Kiedy Antoinette i jej partnerowi – Stephenowi Moran- zostaje przydzielona
sprawa morderstwa Aislinn Murray, poszlaki wskazują, że duet po raz kolejny
będzie miał do czynienia z zabójstwem będącym efektem kłótni kochanków.
Choć rozwiązanie sprawy Aislinn wydaje się być oczywiste, Steve
nie do końca wierzy, że po raz kolejny on i Conway mają do czynienia z
rutynowym śledztwem. Ciężko stwierdzić czy Moranem kieruje policyjny instynkt,
czy myślenie życzeniowe, które w prostej sprawie każe mu mnożyć hipotezy,
niemniej jednak Antoinette uznaje jego spiskowe teorie za prawdopodobne. Dochodzenie
rusza z kopyta, a młodzi detektywi muszą zmierzyć się z kolegami, którzy
rzucają im kłody pod nogi – czy chodzi o kolejne, seksistowskie zagrywki wobec
Antoinette, a może komuś zależy, by para nie odkryła prawdy dotyczącej śmierci
Aislinn?
Fabuła „Ostatniego intruza” przesycona jest duszną atmosferą
nieufności i wzajemnych podejrzeń, wynika to z kilku powodów. Główna bohaterka
znajduje się na skraju załamania nerwowego, którego przyczyną jest jej trudne położenie
w wydziale. Antoinette wszędzie dopatruje się wrogów, nie ma zaufania do
detektywów, którzy niejednokrotnie utrudniali jej pracę. Paranoiczny nastrój bohaterki
udziela się czytelnikowi i wpływa mocno na odbiór fabuły. Również sposób
prowadzenia śledztwa ma niebagatelny wpływ na odbiór tej powieści. Młodzi detektywi
zdają się krążyć w miejscu, trudno przewidzieć w jakim stopniu ich hipotezy
pokrywają się z rzeczywistością, a w jakim są pobożnymi mrzonkami znużonych śledczych.
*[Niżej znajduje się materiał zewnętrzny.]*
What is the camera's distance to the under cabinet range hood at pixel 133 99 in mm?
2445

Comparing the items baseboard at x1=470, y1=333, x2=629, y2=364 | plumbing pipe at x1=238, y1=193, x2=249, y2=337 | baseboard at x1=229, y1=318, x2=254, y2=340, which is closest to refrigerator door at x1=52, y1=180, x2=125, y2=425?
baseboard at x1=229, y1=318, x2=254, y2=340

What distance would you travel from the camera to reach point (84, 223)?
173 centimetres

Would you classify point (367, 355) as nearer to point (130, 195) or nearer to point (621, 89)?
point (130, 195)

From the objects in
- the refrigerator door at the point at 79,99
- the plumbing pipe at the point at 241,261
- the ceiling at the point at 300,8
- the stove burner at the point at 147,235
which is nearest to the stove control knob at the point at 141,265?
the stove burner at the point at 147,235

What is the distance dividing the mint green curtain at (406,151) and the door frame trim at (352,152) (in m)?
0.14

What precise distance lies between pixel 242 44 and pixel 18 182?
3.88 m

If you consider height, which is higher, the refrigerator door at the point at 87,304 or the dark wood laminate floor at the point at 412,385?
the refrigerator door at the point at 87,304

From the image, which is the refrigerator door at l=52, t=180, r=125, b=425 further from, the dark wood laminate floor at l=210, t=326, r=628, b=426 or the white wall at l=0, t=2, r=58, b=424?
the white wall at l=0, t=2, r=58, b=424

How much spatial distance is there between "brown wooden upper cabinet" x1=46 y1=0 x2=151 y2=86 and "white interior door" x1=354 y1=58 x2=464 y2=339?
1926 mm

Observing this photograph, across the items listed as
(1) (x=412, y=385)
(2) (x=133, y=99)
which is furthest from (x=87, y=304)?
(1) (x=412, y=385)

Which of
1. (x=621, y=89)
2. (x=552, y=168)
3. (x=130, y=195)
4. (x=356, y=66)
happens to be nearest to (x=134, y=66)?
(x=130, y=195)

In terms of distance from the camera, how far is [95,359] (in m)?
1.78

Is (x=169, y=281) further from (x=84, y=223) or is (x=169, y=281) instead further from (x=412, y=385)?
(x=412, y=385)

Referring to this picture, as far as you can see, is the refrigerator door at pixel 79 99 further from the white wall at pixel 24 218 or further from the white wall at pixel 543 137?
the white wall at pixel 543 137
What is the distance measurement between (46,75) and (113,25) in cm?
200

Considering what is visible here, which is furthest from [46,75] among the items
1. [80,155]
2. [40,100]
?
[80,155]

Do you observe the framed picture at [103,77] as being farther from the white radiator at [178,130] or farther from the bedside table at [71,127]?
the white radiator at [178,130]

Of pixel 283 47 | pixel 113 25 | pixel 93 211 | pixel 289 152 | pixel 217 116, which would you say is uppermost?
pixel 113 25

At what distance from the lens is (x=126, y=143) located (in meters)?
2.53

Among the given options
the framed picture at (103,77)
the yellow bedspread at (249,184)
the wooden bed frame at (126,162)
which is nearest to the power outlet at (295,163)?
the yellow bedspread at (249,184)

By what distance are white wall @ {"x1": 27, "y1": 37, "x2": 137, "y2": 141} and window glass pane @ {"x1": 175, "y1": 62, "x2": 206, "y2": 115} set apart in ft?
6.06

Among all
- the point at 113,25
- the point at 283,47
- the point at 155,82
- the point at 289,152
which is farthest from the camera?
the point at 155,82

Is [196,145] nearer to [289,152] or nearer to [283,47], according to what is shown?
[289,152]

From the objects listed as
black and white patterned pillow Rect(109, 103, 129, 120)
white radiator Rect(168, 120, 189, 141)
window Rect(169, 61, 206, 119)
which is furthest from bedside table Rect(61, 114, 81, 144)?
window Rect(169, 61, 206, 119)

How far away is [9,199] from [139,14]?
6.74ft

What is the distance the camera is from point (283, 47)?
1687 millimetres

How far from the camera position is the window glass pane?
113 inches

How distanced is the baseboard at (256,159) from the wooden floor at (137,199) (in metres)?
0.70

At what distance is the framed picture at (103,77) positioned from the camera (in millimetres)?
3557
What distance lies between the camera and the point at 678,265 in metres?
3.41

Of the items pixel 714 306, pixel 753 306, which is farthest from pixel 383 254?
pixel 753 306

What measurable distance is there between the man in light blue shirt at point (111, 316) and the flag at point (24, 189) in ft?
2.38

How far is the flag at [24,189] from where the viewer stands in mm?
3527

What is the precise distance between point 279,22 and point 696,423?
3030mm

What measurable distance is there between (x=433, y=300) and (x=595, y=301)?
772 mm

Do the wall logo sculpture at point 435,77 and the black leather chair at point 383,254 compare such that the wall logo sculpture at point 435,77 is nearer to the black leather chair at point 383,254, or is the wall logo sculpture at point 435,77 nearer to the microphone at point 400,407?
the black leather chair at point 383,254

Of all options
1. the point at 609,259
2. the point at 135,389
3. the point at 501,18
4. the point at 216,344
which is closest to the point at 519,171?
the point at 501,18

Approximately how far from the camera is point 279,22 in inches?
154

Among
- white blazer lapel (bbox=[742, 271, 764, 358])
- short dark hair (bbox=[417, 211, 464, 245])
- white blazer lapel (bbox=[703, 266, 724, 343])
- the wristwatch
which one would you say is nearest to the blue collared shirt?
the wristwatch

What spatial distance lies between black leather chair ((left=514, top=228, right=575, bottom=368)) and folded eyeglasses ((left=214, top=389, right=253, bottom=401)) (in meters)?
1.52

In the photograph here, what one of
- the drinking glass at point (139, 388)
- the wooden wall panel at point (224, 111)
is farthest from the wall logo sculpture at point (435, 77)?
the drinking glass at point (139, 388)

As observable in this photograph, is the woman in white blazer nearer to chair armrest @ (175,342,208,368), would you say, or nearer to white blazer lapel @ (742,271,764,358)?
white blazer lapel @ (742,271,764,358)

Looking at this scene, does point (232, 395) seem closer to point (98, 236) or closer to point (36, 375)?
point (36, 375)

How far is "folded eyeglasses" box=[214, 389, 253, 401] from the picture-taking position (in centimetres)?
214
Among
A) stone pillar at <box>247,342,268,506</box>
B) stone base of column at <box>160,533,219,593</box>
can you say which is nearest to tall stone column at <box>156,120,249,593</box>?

Pisarka mnoży wątpliwości i czytelnik do końca nie ma pewności jaki będzie
finał dochodzenia, kto jest sprzymierzeńcem bohaterów, a kto ich wrogiem.
Tana French napisała zaskakującą i trzymającą w napięciu
powieść kryminalną, której dodatkowym atutem jest obecny w fabule wątek
społeczny poruszający tematykę trudnej sytuacji kobiet pracujących w zawodach
zdominowanych przez mężczyzn. Wątek gnębionej przez współpracowników Antoinette
jest wyjątkowo mocny i poruszający.
Kolejne – i na pewno nie ostatnie - spotkanie z prozą Tany French
uznaję za wyjątkowo udane. Jeśli jesteście zainteresowani tym tytułem, ale
macie obawy przed lekturą ze względu na fakt, że powieść jest to siódmym tomem
serii, rozwieję wasze wątpliwości. Każda z części cyklu „Dublin Murder Squad” jest
samodzielną historią, którą można czytać niezależnie od pozostałych części.
Nie czytuję takich książek niestety, ale może będę ją mogła komuś polecić.